Evaluating a wireless service provider
The failure of MobileStar last week left a number of hotel and retail chains without wireless service at their sites. If you’re considering such a service, make sure you check the fine print:
• Have an expert review the service provider’s balance sheet and financials.


• Identify the investors, how much money was invested and when.


• Find out if the service provider is seeking new funding and how long it’s been doing so.


• Take subscription rate figures with a grain of salt.


• Check network useage figures and look for steady growth.


• Is the provider aggressively marketing to the enterprise (good) or relying on advertis-ing aimed at individual business travelers (not good)?

Air2Web takes a different approach, creating a free wireless room reservation service for Six Continents Hotels to provide to members of its Priority Club. Six Continents owns 3,000 properties.

"The strongest markets [for public access networking] are where you have some kind of built-in customer or incumbent, such as the Holiday Inn Priority Club," says Mark Indermaur, director of sales engineering at Air2Web. "The hotel or airline employees can use the network you create, so that gives you a way to fund the capital spending."

What the public access network market seems to need most is interested end users.

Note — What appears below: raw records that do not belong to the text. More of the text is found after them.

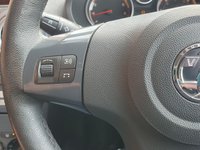 USED 2012 61 VAUXHALL CORSA 1.4 SE 5d 98 BHP 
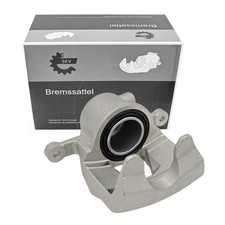 Für Volvo XC40 36012647 Bremssattel Vorne Rechts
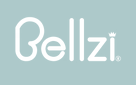 Bellzi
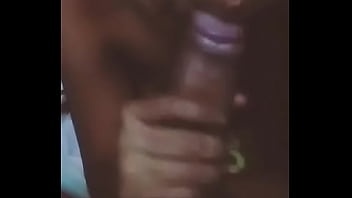 Charapita Cachera En Los Olivos Chupandome La Pinga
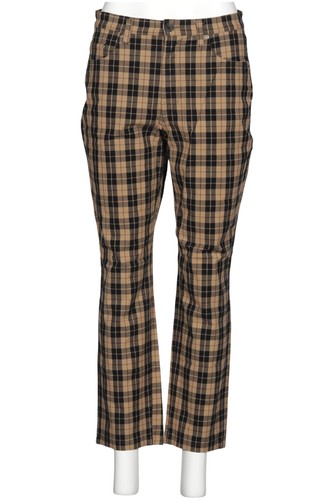 Mac stoffhose damen hose pants - damen,
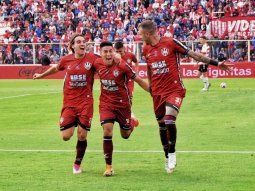 Cómo ver en vivo Central Córdoba vs Unión por la Liga Profesional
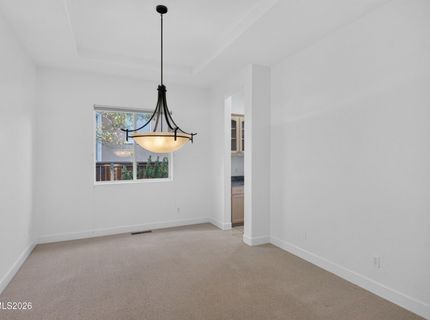 7701 Autumn Ridge Circle, Reno, NV 89523 Photo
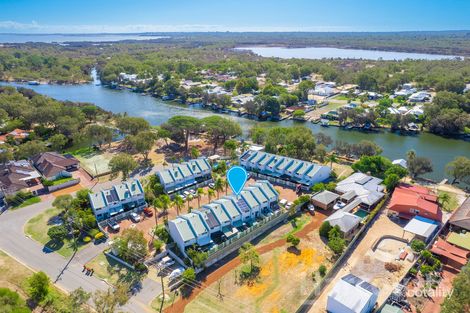 Property photo of 21/1 Banksia Terrace South Yunderup WA 6208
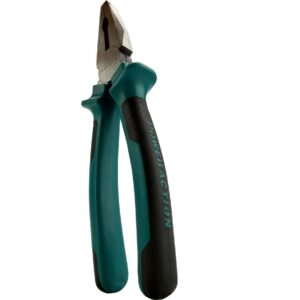 انبردست 8 اینچ پاور اکشن کد Cp200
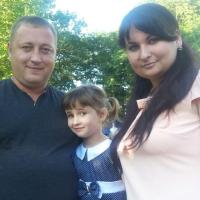 Анастасия П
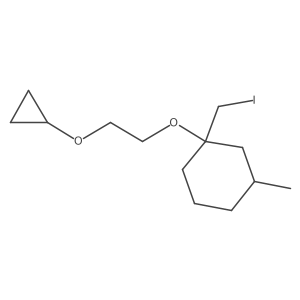 2138572-65-1 structure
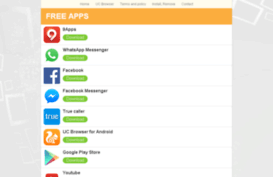 androidappsfree.info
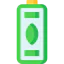 Battery icon 64x64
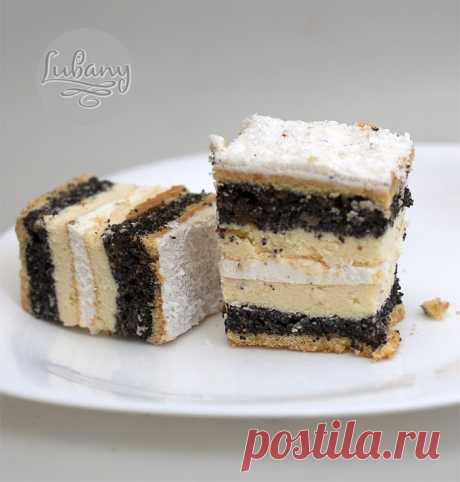 Пляцки: сыромак и арахисовый
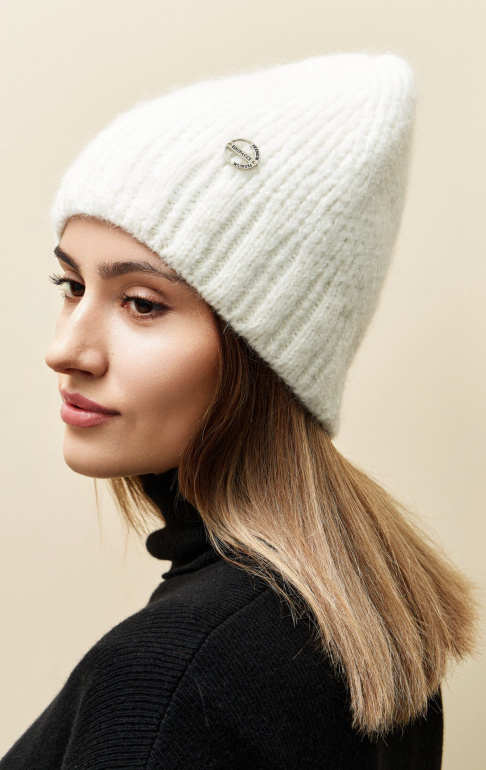 260163MH белый3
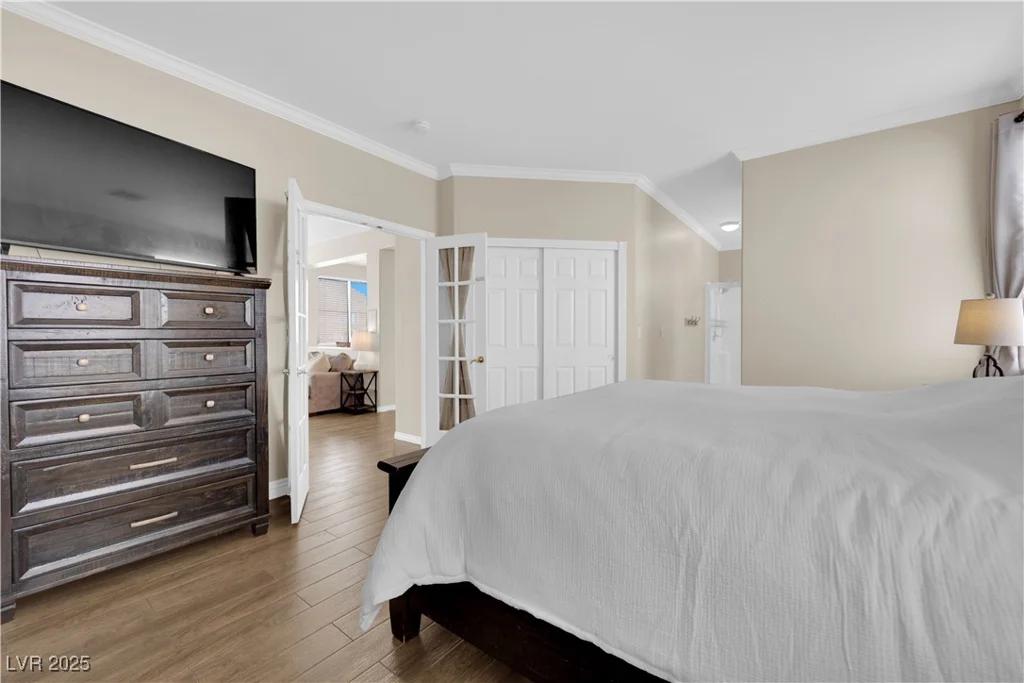 9005 Picket Fence, Las Vegas, NV 89143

For example, at hotels offering high-speed Internet access, usage is minimal.

"In 1999, we typically saw utilization rates of 2% to 3%," Guest-Tek's Sullivan says. "Now we're seeing 5% to 7%."

Hilton's Rosenberg predicts hotels will continue to roll out high-speed Internet access because corporate customers demand it. As an example, he points to a request for proposals coming out from IBM that requires hotels where its employees stay to provide secure, high-speed access to IBM's corporate net.